▸ **What to do**:
Count the lines in the records below that contain the word "people" and give only that number.

▸ **Provided data**:
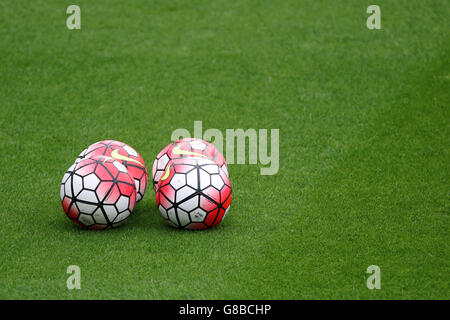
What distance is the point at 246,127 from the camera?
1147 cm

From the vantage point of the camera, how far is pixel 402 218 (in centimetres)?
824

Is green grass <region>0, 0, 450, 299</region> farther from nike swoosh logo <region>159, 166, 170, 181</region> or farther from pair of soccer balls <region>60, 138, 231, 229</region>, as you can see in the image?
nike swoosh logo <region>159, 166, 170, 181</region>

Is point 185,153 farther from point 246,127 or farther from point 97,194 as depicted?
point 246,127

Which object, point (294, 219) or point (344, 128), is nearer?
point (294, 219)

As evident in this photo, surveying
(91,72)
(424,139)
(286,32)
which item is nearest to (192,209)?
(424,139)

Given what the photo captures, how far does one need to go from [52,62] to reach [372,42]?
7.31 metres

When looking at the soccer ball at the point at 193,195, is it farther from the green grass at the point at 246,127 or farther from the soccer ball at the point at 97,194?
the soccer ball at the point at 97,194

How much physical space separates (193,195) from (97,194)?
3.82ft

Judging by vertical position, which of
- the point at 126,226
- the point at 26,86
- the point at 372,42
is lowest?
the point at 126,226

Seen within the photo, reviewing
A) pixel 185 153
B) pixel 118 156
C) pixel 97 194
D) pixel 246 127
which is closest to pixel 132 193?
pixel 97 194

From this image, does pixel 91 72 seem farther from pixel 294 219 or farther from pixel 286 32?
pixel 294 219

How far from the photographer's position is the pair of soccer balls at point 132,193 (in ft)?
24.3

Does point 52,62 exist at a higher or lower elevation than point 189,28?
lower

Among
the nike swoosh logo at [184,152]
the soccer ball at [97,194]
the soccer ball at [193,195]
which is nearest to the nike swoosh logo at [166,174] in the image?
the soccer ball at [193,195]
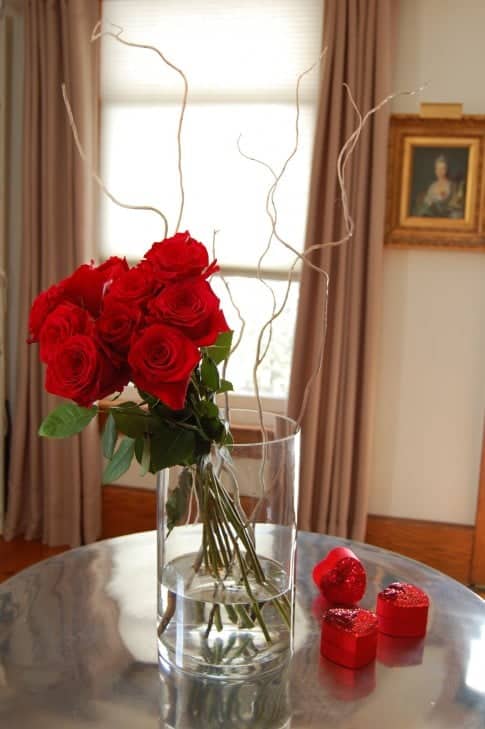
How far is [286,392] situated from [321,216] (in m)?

==

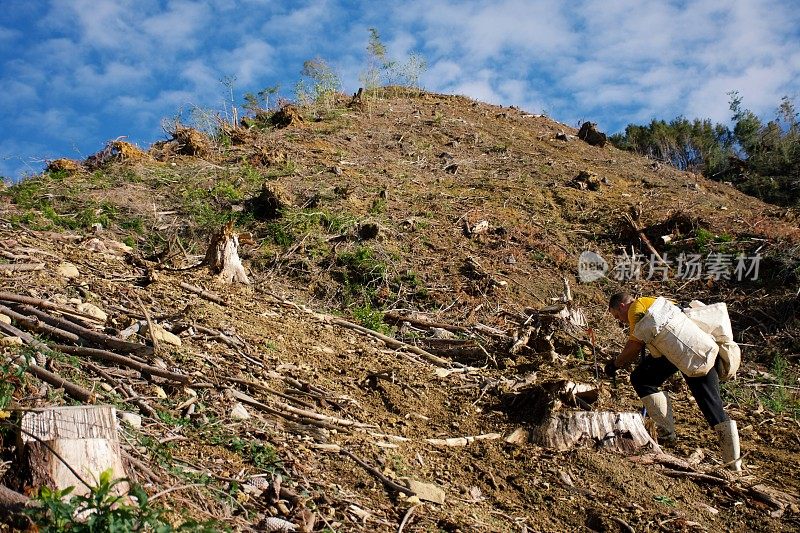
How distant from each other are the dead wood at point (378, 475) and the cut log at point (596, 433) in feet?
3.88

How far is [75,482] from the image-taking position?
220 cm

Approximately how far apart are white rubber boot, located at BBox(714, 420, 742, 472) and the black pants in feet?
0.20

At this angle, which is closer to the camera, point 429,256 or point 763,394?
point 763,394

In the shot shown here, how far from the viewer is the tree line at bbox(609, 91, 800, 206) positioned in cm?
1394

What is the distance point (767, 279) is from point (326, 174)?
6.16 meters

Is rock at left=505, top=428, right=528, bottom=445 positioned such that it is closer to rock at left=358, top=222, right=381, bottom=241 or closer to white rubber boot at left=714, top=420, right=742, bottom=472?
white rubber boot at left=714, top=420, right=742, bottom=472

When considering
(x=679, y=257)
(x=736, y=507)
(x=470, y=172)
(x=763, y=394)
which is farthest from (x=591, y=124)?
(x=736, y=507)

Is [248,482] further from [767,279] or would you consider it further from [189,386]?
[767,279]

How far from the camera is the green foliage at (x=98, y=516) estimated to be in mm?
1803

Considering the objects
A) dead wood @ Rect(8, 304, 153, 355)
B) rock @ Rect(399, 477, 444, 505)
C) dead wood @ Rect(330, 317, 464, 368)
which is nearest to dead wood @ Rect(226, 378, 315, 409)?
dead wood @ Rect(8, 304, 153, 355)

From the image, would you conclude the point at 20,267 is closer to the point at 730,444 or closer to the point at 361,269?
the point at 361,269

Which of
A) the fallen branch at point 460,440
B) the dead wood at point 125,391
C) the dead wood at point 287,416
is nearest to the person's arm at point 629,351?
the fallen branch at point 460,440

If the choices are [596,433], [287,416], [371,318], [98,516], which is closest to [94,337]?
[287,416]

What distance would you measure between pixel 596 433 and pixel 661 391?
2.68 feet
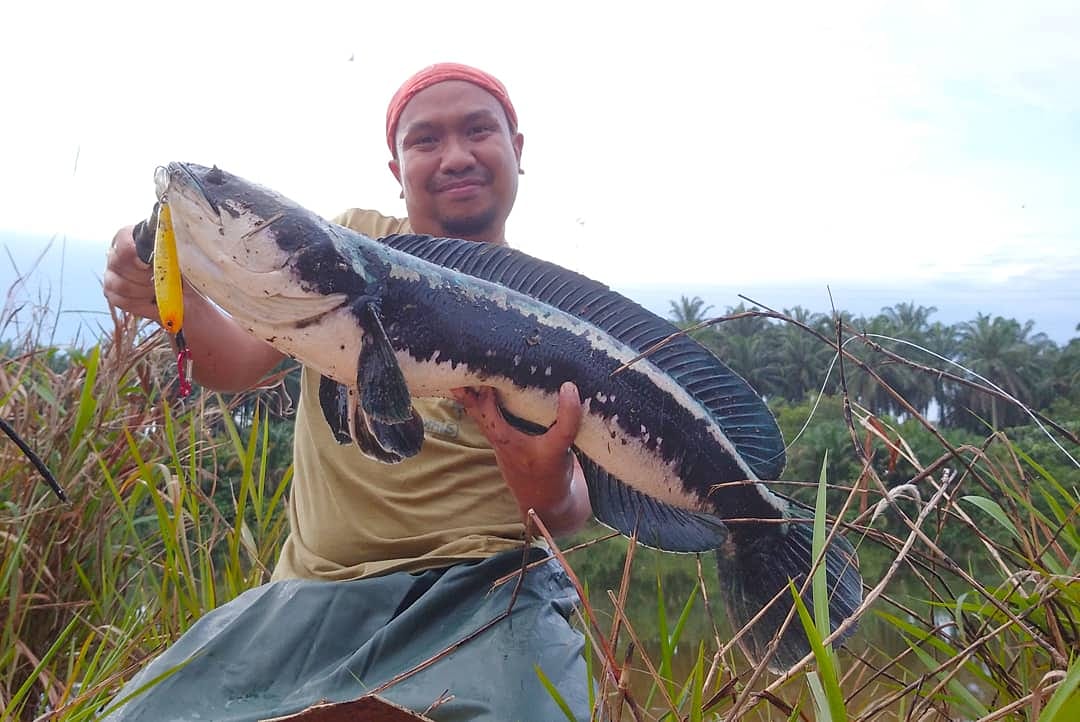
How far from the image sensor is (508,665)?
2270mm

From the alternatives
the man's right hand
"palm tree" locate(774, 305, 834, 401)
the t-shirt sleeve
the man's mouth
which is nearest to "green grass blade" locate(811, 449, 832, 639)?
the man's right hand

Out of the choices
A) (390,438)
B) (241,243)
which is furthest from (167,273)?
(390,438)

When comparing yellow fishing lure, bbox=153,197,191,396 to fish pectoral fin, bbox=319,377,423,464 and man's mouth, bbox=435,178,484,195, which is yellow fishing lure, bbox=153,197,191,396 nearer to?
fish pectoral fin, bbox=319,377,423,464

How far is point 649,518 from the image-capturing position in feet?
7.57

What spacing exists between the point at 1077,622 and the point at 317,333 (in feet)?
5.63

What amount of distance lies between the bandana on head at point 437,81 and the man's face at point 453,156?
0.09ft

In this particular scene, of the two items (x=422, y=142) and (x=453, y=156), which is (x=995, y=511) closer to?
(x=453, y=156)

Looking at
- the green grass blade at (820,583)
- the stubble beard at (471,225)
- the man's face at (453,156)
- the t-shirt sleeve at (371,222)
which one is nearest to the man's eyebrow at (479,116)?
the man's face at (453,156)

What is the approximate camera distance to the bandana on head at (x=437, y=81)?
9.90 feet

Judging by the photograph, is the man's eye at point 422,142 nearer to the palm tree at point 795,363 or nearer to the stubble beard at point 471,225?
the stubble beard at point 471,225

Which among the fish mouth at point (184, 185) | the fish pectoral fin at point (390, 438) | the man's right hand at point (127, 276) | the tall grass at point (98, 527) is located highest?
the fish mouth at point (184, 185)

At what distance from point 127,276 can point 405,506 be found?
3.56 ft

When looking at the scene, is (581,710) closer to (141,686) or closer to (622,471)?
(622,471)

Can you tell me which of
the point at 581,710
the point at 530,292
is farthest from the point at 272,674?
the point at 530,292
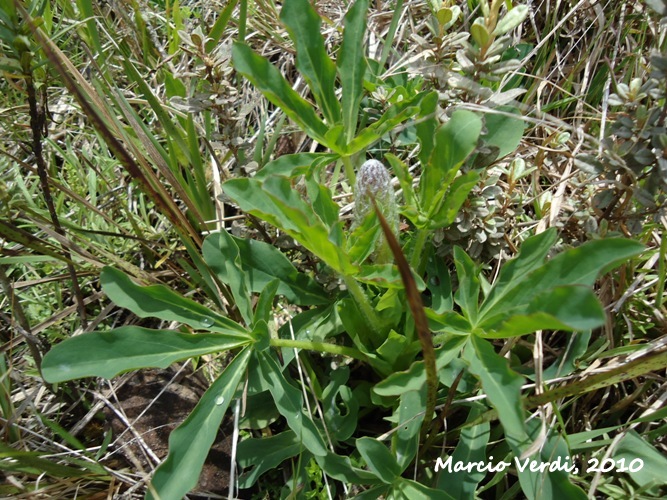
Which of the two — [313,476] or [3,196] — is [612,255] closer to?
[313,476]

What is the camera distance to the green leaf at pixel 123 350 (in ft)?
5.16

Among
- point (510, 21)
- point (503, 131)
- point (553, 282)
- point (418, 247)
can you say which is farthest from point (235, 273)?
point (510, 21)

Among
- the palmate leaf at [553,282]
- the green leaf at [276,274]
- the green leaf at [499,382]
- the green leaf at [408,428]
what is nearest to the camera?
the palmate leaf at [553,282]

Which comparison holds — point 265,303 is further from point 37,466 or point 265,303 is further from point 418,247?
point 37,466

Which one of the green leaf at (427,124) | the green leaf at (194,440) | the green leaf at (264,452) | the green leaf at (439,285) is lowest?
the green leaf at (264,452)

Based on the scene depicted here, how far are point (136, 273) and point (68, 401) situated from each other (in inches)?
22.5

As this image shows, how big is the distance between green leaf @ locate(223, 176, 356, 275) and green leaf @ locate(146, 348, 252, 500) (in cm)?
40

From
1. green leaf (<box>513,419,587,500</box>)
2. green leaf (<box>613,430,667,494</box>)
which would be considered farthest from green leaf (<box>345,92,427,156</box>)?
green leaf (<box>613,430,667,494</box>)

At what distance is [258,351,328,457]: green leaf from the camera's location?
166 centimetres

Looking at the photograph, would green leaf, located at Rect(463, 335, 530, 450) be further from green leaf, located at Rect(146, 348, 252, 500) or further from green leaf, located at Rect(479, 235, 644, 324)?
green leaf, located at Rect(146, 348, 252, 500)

--

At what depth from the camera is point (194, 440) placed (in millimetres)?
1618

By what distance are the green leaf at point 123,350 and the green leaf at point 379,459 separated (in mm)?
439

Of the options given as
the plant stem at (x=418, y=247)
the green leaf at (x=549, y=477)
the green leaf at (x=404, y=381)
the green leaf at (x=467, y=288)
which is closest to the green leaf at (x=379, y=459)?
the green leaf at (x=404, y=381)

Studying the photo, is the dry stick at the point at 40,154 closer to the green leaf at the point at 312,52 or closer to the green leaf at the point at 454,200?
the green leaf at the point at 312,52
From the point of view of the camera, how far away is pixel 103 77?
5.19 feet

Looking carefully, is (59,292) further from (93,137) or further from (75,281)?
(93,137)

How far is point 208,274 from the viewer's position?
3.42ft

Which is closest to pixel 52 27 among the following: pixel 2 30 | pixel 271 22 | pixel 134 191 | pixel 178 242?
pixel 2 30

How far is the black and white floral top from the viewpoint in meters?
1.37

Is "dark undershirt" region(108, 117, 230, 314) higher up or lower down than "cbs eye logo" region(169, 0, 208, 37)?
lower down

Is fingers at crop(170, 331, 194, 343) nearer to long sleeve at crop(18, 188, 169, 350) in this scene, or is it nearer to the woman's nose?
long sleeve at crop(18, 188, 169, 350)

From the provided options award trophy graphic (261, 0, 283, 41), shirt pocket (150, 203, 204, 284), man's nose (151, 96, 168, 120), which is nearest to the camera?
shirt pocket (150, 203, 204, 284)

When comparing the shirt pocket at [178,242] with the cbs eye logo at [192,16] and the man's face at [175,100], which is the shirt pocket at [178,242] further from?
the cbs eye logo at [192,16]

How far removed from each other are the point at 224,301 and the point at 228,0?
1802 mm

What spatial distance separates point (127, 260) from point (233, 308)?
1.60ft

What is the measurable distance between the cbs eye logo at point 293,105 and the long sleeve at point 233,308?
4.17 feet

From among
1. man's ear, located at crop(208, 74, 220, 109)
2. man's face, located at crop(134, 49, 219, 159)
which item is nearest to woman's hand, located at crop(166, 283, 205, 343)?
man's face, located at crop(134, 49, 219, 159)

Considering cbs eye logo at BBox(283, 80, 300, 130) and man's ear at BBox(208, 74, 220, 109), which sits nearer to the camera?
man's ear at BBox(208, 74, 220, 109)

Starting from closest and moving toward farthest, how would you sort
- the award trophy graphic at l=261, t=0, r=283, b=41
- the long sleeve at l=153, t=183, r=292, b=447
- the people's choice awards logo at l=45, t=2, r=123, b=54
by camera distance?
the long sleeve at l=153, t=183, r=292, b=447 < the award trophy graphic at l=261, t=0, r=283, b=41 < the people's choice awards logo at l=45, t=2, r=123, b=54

▸ **The output**:
2